Thank you for your polite reference to my literacy skills. With regards the pyramids, you may not that I phrased a question: I expected some clarification. Were they degraded enough to think they were building something worthwhile, or were they degraded sufficiently to be subject to coercion regardless of the worth of what they were doing? Or is there an element of both? Since Garco was clearly trying to make a point the answer to this is relevant as far as I am concerned.

With regards science and medicine, yes I agree that have been around for far longer than the industrial age. I was curious why Garco was attacking science in his post, or those who defend it: since we've clearly benefited from it for a long time.

Therefore, since education and science have been around in some manner since ancient history, what is it he is really meaning to oppose?

Quote:
Progress, my ass. Judged only by their consistent effect, teachers not only emulate (consciously or not) prison guards (do as you're told, get with the program) or shop-floor supervisors (assessed productivity levels must be achieved prior to advancement), but low-level priests (and nuns) in the state ideological apparatus charged with reproducing the religio-mythology of progressive civilisation itself, with all its moralistic assessments and emotional attachments (all else is nasty, brutish and short)!

And yet, surely you must also admit that in times and places, those who have chosen to pass on knowledge and skills in whatever format have been beneficial?

This is what I'm asking in this respect: what is it that is being opposed?

No need to become so uppity.

Garco
Offline
Joined: 27-02-10
Jul 20 2010 13:29

Just a short response to the above posts. Firstly, I think that Armed Sheep has replied very well to Cobbler.

Secondly, to V.A. : when I wrote the word "illiterate" - I just wrote it because you had written it, I didn't notice you had spelled it incorrectly, and I would not bring such a thing up unless we were talking about spelling - I used that word for the meaning of it, not to point out that you had spelled it wrongly, which I am not concerned about. Spelling is far less important than comprehension!

In response to your questions: I love the idea and practice of learning. I think that students minds, in terms of school should be treated as fires to be lit rather than vessels to be filled - but this does not deviate beyond manistream 'lefty' educational ideology. I think that students can only learn if they are confident in the learning situation, but this is not radical either. I think many teachers traumatise students. I think the capitalist Education system is set up not for the benefit of humans. I don't think it has ever been to the benefit of humans. I think some teachers are very nice people who do a good thing for their students in the difficult circumstances. Read my first post. I do not think that much learning goes on in school - apart from learning how to survive as an alienated being. As Mark Twain said, "I never let school get in the way of my education."
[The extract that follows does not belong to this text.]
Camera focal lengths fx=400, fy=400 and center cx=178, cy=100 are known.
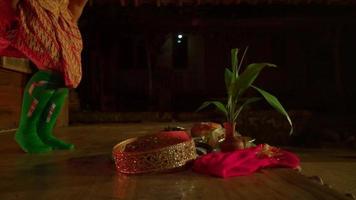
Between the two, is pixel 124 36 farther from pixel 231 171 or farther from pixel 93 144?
pixel 231 171

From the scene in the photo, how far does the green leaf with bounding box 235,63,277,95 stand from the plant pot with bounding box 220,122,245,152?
0.89ft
I think you are right that you have stated where you stand and that is enough, it should be clear to everyone. One thing you said, though, which really got my interest:

"We can take it further: don’t buy a computer, a pair of shoes, a coat, daily food…every time you do it you are necessarily reinforcing capitalism; just open your classroom door to the kids to go free, steal and starve cos it’s the only proper anti-capitalist stand."

Maybe you are right with this. If you disagree with your suggestion then why do you disagree with it?

Valeriano Orobó...
Offline
Joined: 12-05-10
Jul 20 2010 17:33
Garco wrote:
One thing you said, though, which really got my interest:

"We can take it further: don’t buy a computer, a pair of shoes, a coat, daily food…every time you do it you are necessarily reinforcing capitalism; just open your classroom door to the kids to go free, steal and starve cos it’s the only proper anti-capitalist stand."
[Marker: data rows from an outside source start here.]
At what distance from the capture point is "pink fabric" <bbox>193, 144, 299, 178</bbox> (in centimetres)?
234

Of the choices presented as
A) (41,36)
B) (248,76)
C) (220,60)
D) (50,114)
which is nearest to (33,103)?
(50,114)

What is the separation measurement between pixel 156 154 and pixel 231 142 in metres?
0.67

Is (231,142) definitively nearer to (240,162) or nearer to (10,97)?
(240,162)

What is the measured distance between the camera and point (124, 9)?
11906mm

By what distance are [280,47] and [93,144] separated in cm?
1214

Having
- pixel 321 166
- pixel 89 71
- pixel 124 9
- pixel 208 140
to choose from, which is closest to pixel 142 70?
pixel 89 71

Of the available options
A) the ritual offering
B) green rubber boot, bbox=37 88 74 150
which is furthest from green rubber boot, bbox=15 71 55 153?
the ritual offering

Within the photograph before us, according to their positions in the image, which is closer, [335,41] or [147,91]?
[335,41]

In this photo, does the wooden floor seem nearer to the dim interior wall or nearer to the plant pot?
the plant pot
Maybe you are right with this. If you disagree with your suggestion then why do you disagree with it?

Because you can't expect people to live like this except in the short revolutionary raptures that emerge now and again. I should have written "most of the people" because certainly there has been persons that decided to live like that, even organised groups like Os Cangaçeiros. But to do this you need skills that i lack. Besides i don't have a petty criminal bent and that's another problem: when you decide this in my opinion you end up taking crime as a job. As long as i don't need to do it i prefer not to prove myself if i measure up to the task.

If you truly think that only taking this position that i find life-stylish, you are doing true revolutionary politics, then i understand perfectly that you consider us (me and you) perform a cop function. I disagree. I don't think the only true anticapitalist answer is to live in a squat, make a life out of shop lifting and starve. Os Cangaçeiros were a true anticapitalist force and one that did not shop lifted for a living certainly, but not all people involved in illegalism are, not in the slightest.

A very different thing is when your position and the circumstances push you to enter now and again in illegalism. But that's not purposely accepting a life out of crime, is it?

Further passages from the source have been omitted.